Quoted passage:
□ □ □

The error object e contains

  • message
  • expected,
  • found
  • location (start and end objects with offset, line and column)
  • name

and properties with more details about the error.

The output Option of generate

  • When output is set to 'parser', the method will return generated parser object; if set to 'source', it will return parser source code as a string
> grammar = "a = 'hello' b\nb='world'"
"a = 'hello' b\nb='world'"
> parser = PEG.generate(grammar,{ output: "parser"})
{
  SyntaxError: [Function: peg$SyntaxError] { buildMessage: [Function] },
  parse: [Function: peg$parse]
}
> let parser = PEG.generate(grammar,{ output: "source"})
undefined
> typeof parser
'string'
> parser.substring(0,100)
'/*\n' +
  ' * Generated by PEG.js 0.10.0.\n' +
  ' *\n' +
  ' * http://pegjs.org/\n' +
  ' */\n' +
  '(function() {\n' +
  '  "use strict";\n' +
  '\n' +
  '  funct'

The default value is: parser.

Plugins

La opción plugins o en línea de comando plugin indica que plugin se van a usar. Véase la lista de plugins

[~/.../pegjs/examples(master)]$ cat plugin.coffee
#!/usr/bin/env coffee
PEG = require 'pegjs'
coffee = require 'pegjs-coffee-plugin'
grammar = """
a = 'hello' _ b { console.log 3; "hello world!" }
b = 'world'     { console.log 2 }
_ = [ \t]+      { console.log 1 }
"""
parser = PEG.generate grammar, plugins: [coffee]
r = parser.parse "hello world"
console.log("r = #{r}")

One special case of parser expression is a parser action — a piece of JavaScript code inside curly braces ({ and }) that takes match results of some of the the preceding expressions and returns a JavaScript value. This value is considered match result of the preceding expression (in other words, the parser action is a match result transformer).

La ejecución nos muestra además el orden de abajo - arriba y de izquierda -derecha en la ejecución de las parser actions o acciones semánticas:

[~/.../pegjs/examples(master)]$ npm i pegjs-coffee-plugin
[~/.../pegjs/examples(master)]$ npm i -g coffeescript
[~/.../pegjs/examples(master)]$ ./plugin.coffee
1
2
3
r = hello world!

A Very Simple Calculator

The PEG.js syntax is similar to JavaScript in that it is not line-oriented and ignores whitespace between tokens.

You can also use JavaScript-style comments (// ... and /* ... */).

Let’s look at example grammar that recognizes simple arithmetic expressions like 2*(3+4).

A parser generated from this grammar computes their values.

□ □ □

Data provided:

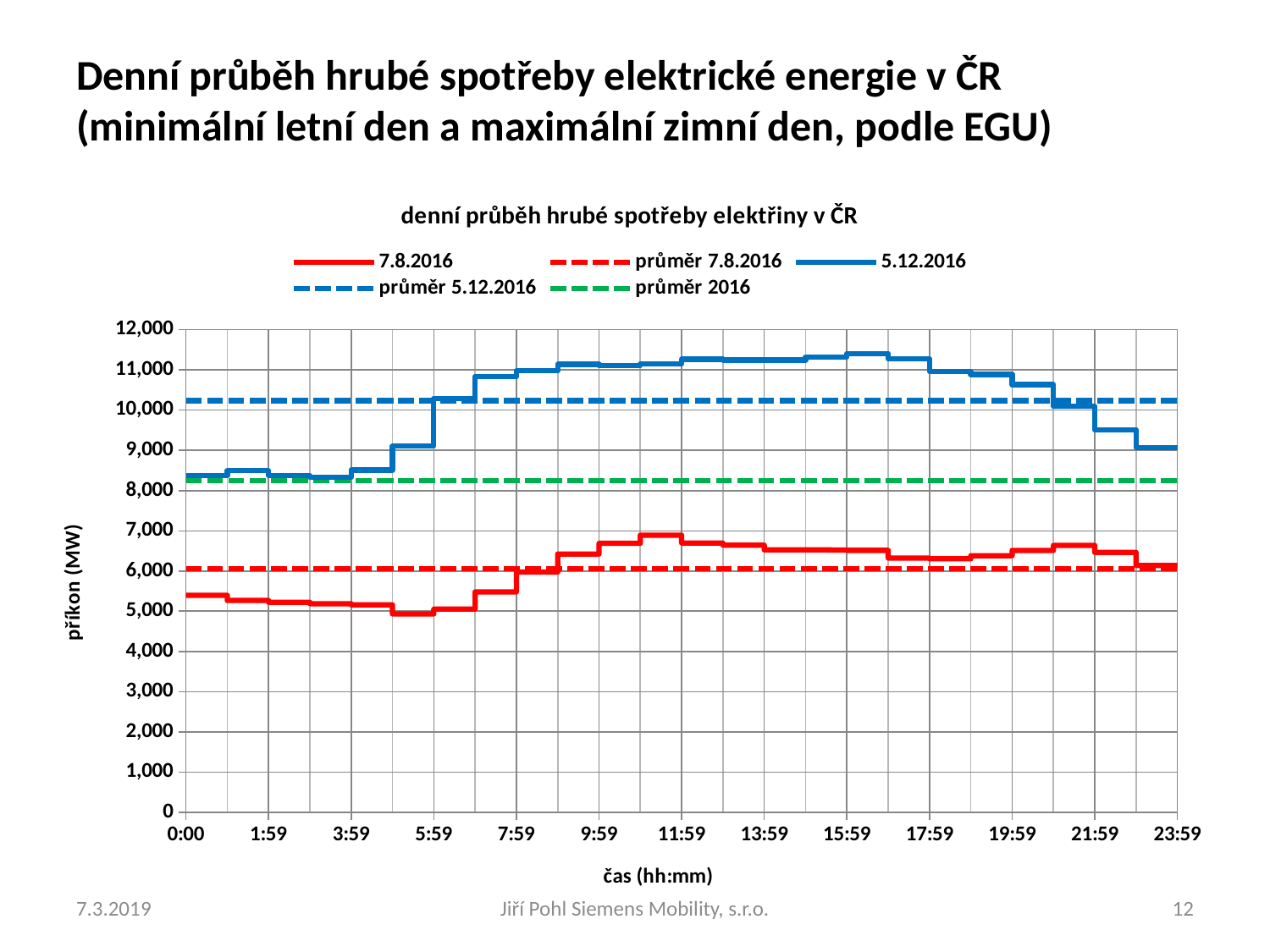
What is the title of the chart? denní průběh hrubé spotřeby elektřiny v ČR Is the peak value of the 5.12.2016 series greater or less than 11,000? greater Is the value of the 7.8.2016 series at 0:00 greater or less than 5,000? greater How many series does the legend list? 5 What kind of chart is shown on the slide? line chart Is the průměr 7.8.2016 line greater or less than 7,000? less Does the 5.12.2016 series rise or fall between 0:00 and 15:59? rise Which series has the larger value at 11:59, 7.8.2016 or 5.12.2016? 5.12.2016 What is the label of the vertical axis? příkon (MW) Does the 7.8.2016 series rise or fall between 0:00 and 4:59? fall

□ □ □

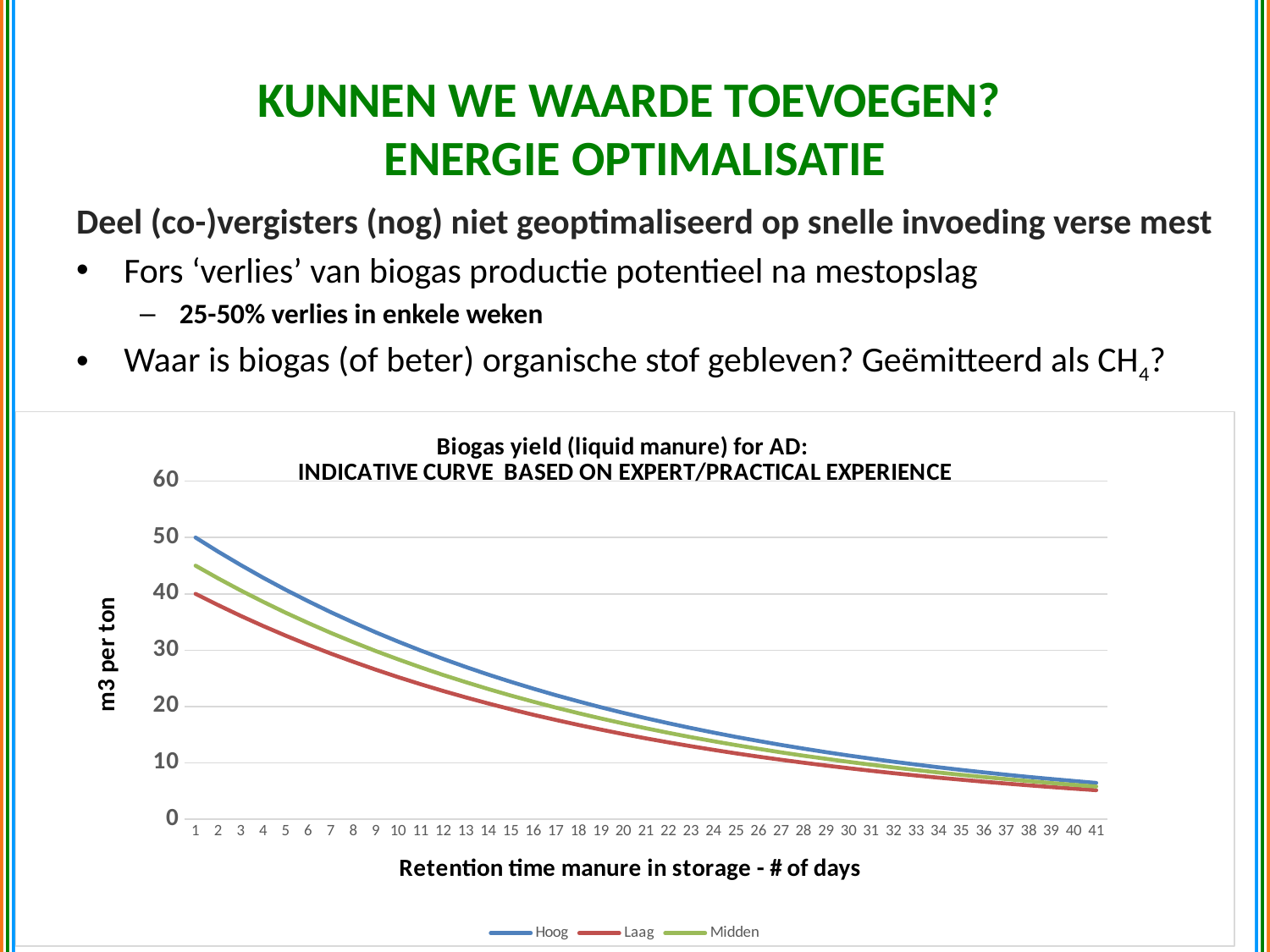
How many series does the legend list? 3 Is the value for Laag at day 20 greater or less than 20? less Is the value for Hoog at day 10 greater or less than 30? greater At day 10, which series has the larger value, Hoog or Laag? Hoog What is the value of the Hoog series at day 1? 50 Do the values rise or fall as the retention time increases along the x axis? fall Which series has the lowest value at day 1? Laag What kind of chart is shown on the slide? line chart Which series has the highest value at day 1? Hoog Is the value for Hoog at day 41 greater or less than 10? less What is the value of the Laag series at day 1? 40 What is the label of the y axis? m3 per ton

□ □ □

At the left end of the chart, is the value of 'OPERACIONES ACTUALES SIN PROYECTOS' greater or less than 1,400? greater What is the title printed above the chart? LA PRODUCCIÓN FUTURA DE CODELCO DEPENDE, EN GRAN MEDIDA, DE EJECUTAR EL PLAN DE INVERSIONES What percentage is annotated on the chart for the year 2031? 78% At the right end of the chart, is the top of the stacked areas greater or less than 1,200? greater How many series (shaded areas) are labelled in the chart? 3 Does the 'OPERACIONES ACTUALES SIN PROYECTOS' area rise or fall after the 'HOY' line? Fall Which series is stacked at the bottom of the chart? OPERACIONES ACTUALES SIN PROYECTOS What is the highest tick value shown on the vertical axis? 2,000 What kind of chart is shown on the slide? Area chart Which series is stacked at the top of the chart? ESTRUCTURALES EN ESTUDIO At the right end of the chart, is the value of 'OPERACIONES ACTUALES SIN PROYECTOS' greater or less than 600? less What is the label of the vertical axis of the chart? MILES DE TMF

□ □ □

What the task asks: Carry the PEG.js text on from its last sentence. The data has no connection to the PEG.js text.

Exercise output:
 [~/.../pegjs/examples(master)]$ cat arithmetics-with-minus.pegjs
/*
 * Classic example grammar, which recognizes simple arithmetic expressions like
 * "2*(3+4)". The parser generated from this grammar then computes their value.
 */

start
  = additive

additive
  = left:multiplicative PLUS right:additive { return left + right; }
  / left:multiplicative MINUS right:additive { return left - right; }
  / multiplicative

multiplicative
  = left:primary MULT right:multiplicative { return left * right; }
  / left:primary DIV right:multiplicative { return left / right; }
  / primary

primary
  = integer
  / LEFTPAR additive:additive RIGHTPAR { return additive; }

integer "integer"
  = NUMBER

_ = $[ \t\n\r]*

PLUS = _"+"_
MINUS = _"-"_
MULT = _"*"_
DIV = _"/"_
LEFTPAR = _"("_
RIGHTPAR = _")"_
NUMBER = _ digits:$[0-9]+ _ { return parseInt(digits, 10); }

On the top level, the grammar consists of rules (in our example, there are five of them). Each rule has

  • a name (e.g. integer) that identifies the rule, and
  • a parsing expression (e.g. digits:[0-9]+) that defines a pattern to match against the input text and
  • possibly contains some JavaScript code that determines what happens when the pattern matches successfully (e.g. { return parseInt(digits.join(""), 10); }).

A rule can also contain human-readable name that is used in error messages (in our example, only the integer rule has a human-readable name).

The parsing starts at the first rule, which is also called the start rule.

  • A rule name must be a JavaScript identifier.
  • It is followed by an equality sign = and a parsing expression.
  • If the rule has a human-readable name, it is written as a JavaScript string between the name and separating equality sign.
  • Rules need to be separated only by whitespace (their beginning is easily recognizable), but a semicolon (;) after the parsing expression is allowed.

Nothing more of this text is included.